Stewardesom nie brakuje także historii, gdy były wzywane by... zabrać papierek po batoniku. Leży to w ich obowiązku, by dbać o porządek na pokładzie. Najczęściej co 15 lub 20 minut obowiązkowo robiony jest obchód, by zebrać wszystkie śmieci i uporządkować przestrzeń pasażerów. Z tego powodu, nie jest zbyt grzecznym wzywanie kogokolwiek z obsługi po jeden papierek, który bez problemu można upchnąć do kieszeni torby i wyrzucić później.
Zdarza się również, szczególnie gdy podróżujący nadużyją alkoholu, że przycisk jest wciskany już tylko dla zabawy albo jako zamówienie kolejnego trunku.

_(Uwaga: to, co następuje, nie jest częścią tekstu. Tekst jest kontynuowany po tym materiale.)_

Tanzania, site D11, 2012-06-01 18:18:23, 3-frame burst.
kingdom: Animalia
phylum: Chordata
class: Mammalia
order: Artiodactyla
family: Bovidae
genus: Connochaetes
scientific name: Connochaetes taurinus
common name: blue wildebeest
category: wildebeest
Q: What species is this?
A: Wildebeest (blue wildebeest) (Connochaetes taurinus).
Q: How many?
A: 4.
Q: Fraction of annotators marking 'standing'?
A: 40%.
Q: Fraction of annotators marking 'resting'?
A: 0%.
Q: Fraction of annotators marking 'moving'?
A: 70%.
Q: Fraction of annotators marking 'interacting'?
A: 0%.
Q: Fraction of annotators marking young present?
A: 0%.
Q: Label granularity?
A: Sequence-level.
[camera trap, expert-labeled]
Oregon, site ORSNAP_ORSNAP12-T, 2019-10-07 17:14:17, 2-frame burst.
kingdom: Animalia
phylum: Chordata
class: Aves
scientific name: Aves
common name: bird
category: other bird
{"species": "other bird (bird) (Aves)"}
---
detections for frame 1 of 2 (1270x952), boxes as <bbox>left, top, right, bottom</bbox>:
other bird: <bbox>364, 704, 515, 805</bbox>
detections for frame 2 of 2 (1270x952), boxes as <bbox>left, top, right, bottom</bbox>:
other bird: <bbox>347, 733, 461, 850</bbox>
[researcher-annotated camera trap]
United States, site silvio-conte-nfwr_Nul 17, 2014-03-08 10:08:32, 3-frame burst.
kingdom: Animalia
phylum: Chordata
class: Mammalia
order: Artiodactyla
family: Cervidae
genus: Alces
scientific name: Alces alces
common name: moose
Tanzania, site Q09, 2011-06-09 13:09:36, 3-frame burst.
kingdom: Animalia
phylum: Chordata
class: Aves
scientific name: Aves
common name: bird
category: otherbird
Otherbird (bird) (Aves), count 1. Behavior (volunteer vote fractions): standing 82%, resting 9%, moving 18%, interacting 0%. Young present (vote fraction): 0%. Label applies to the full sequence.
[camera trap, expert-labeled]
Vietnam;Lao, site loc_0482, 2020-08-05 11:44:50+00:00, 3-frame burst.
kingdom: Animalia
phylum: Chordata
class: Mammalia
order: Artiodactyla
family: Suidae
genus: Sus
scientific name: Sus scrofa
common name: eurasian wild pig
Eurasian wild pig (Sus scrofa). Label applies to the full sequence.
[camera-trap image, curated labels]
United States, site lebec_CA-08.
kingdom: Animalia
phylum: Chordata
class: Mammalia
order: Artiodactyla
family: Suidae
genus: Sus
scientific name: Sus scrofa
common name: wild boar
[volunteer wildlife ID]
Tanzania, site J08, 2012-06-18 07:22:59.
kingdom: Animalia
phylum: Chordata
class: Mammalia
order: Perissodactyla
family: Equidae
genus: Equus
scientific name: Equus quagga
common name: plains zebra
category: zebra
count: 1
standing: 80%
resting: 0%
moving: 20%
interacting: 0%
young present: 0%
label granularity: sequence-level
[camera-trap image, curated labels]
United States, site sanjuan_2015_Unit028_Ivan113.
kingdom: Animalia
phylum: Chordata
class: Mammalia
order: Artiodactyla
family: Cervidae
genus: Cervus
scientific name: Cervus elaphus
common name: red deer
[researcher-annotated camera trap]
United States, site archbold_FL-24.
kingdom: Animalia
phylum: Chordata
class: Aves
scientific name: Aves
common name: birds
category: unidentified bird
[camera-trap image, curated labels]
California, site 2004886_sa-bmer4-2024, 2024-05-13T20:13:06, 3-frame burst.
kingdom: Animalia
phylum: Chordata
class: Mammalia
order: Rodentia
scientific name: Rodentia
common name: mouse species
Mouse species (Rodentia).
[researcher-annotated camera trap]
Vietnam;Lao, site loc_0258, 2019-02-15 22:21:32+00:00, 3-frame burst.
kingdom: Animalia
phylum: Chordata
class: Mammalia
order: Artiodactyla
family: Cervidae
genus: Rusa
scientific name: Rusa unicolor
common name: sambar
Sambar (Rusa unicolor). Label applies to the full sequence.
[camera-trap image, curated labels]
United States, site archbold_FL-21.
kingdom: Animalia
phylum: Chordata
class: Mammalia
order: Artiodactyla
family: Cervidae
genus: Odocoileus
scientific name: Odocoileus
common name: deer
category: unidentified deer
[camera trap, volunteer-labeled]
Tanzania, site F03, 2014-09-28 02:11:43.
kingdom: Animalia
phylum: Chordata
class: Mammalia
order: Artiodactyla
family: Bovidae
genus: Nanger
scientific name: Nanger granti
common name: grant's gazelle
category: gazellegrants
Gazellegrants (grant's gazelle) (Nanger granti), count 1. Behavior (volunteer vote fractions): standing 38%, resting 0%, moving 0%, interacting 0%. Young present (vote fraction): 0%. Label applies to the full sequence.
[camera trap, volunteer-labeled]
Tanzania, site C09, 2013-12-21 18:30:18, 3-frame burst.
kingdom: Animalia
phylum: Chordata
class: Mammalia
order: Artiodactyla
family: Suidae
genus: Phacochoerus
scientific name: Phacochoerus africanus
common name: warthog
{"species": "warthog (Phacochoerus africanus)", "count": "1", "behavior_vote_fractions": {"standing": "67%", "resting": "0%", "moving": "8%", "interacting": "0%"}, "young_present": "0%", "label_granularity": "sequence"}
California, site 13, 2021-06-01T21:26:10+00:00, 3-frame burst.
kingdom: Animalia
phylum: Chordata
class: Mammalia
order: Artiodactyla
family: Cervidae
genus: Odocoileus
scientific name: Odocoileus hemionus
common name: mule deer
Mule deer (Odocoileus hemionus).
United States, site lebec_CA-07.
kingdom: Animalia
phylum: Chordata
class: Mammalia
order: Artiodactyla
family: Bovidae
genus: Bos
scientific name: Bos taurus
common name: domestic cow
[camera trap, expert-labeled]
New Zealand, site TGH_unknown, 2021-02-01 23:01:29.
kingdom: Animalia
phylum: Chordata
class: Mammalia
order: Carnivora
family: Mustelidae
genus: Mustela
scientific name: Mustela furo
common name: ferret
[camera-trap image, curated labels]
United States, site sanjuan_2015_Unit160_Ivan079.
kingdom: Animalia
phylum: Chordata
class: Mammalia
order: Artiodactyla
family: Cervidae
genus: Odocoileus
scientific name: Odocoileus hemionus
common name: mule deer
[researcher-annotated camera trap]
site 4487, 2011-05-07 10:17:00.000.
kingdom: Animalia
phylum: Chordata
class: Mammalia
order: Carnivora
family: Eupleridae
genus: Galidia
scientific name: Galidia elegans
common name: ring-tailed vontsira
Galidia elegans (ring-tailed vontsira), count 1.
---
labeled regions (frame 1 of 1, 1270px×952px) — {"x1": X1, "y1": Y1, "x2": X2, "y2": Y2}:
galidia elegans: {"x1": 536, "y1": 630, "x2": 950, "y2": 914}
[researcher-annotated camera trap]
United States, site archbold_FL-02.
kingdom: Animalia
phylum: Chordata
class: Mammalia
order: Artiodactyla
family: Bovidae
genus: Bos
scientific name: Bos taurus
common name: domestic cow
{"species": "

Pamiętajmy jednak, że stewardesy, choć roznoszą posiłki i oferują napoje, nie są kelnerkami. Nie odpowiadają więc za jakość jedzenia, ani nie zawsze mają czas przygotować kolejnego drinka, szczególnie gdy muszą pomóc komuś w nagłym przypadku.
Okazuje się, że nie jest to jednak regułą we wszystkich liniach lotniczych. Niektóre stewardesy zdecydowanie wolą komunikować się z pasażerami poprzez interkom i przycisk wzywania obsługi, inne zaś preferują, by nie nadużywać tej opcji. Warto z tego powodu uważnie słuchać komunikatów na początku lotu. Jeśli jednak nie jesteśmy pewni, czy kwestia komunikacji z personelem została poruszona, nic nie stoi na przeszkodzie by spytać stewardesy wprost, jak zachować się gdy będziemy potrzebować pomocy.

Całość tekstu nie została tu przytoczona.